__Selected excerpt__
==*==

Patch management consists of scanning computers, mobile devices or other machines on a network for missing software updates, known as “patches” and fixing the problem by deploying those patches as soon as they become available. Patches are a type of code that is inserted (or patched) into the code of an existing software program. It is typically a stop-gap measure until a new full release of the software becomes available.
Proper patch management can greatly improve an enterprise’s security by addressing the vulnerabilities in its software and operating systems. Here are a few reasons why patch management is a critical expenditure in almost any IT budget:
Security is the most critical benefit of patch management. Network security breaches are most commonly caused by missing patches in operating systems and other applications. Comprehensive patch management can guard against vulnerabilities across different platforms and operating systems – including Microsoft®, MAC OS X® and Linux® operating systems, Amazon Web Services (AWS), other cloud platforms – as well as third-party applications.
The emergence of “bring your own device,” or BYOD, has opened up a whole new avenue of opportunities for cyber-attackers. Employees increasingly use their personal and office devices interchangeably to do their work – requiring personal devices to be protected as well. A good patch management software installs patches across all devices, regardless of their physical location. In the process, it addresses many of the challenges that come with using personal devices.
Computer crashes due to defective software can still happen and this eventually leads to lower productivity levels. A patch, on the other hand, reduces the possibility of crashes and downtime, thereby allowing workers to do their tasks without interruptions.
Cyberthreats have become commonplace and this is why regulatory bodies are mandating that businesses apply the latest patches to avoid these threats. Noncompliance can lead to stiff penalties, so a good patch management strategy is necessary to comply with these standards.
Patches are not always about fixing bugs. They can also include new features and functionality that can tap into the latest innovations of the software. Companies are constantly working on new features and sending new functionality in the form of patches, so downloading and installing them can help you work better and smarter.
Patch management can provide an overview of your current business environment. Many times, vendors stop sending patches for their software because they are working on the next version, or the company has gone out of business and is not producing bug fixes. It’s wise to stop using software that no longer has technical support. Patch management helps to identify such software, so you know when to change to new software.
Installing the latest updates is not the most effective process of patch management. In fact, every tool should follow a detailed set of steps to ensure that the end result is economical, efficient and effective.

==*==

Scene geometry reasoning data:
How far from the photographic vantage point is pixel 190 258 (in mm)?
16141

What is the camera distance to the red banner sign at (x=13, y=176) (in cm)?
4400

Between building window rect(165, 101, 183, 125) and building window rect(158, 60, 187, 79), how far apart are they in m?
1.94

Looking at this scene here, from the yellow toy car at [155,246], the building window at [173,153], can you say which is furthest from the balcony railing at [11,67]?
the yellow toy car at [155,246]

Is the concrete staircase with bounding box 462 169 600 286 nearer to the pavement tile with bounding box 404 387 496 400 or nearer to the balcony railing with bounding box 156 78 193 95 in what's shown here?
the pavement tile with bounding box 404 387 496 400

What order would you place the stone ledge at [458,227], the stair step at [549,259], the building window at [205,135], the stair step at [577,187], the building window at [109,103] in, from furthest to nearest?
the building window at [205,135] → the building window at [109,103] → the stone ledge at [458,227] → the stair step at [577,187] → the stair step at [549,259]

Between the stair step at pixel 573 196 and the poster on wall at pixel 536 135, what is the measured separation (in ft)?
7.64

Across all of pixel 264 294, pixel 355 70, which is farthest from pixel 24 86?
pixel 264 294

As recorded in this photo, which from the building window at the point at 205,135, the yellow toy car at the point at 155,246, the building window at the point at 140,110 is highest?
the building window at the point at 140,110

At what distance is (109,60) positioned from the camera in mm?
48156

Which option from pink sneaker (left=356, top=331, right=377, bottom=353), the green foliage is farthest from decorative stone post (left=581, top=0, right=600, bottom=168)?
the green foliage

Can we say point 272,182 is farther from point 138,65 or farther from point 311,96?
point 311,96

==*==

__Task to carry out__
Continue the text on patch management after its last sentence, describing the detailed set of steps a patch management tool should follow.

__Answer section__
Here are some keys steps to developing an up-to-date inventory of the existing devices:
Create a patch management policy.
Scan the network and devices on a regular basis to identify vulnerabilities and missing patches.
Validate the successful deployment of the downloaded patches in a testing environment and check for any incompatibilities or performance issues.
Apply the patch across the entire organization, if no issues were uncovered during the testing phase.
Create detailed documentation and reports about patch download, testing and installation for auditing and compliance.
Though these steps may vary, the larger point is the updates should not be installed as they become available. Instead, they should go through a process laid down by the organization. Such a process-oriented approach will also make it easy to follow some of the best practices of patch management.
Patch management is typically high on an administrator’s to-do list. If done incorrectly patch management can be a risk for the organization instead of a risk mitigator. A few simple best practices however easily eliminate all of these risks as well as ensure that the process is finished quickly and efficiently.
Here are some best practices for patch management to help an organization enhance its security and to stay updated on all the latest additions made to any software:
Patch management is an essential part of the software world and it is important for the management as well as the admin team to understand its benefits for the organization as a whole. Communicating the essential nature of patch management will help to make it an integral part of IT activities.
Always be aware when new patches are needed. The easiest way to accomplish this is by employing a solution that monitors your network patch status and notifies you automatically when patches are available. If budget is an issue another possibility is to keep track of what applications you use and periodically check the respective websites for new issued updates.
The patches provided by software companies are designed to work well in isolation. But in the real world, any computer will have more than one type of software. This means there is always a possibility for incompatibilities between a patch and other software. When deploying patches without properly testing them out, you risk that one of the patches might conflict and cause issues on the organization’s infrastructure. It’s a good idea to test the patch on a handful of computers before applying it to the entire network.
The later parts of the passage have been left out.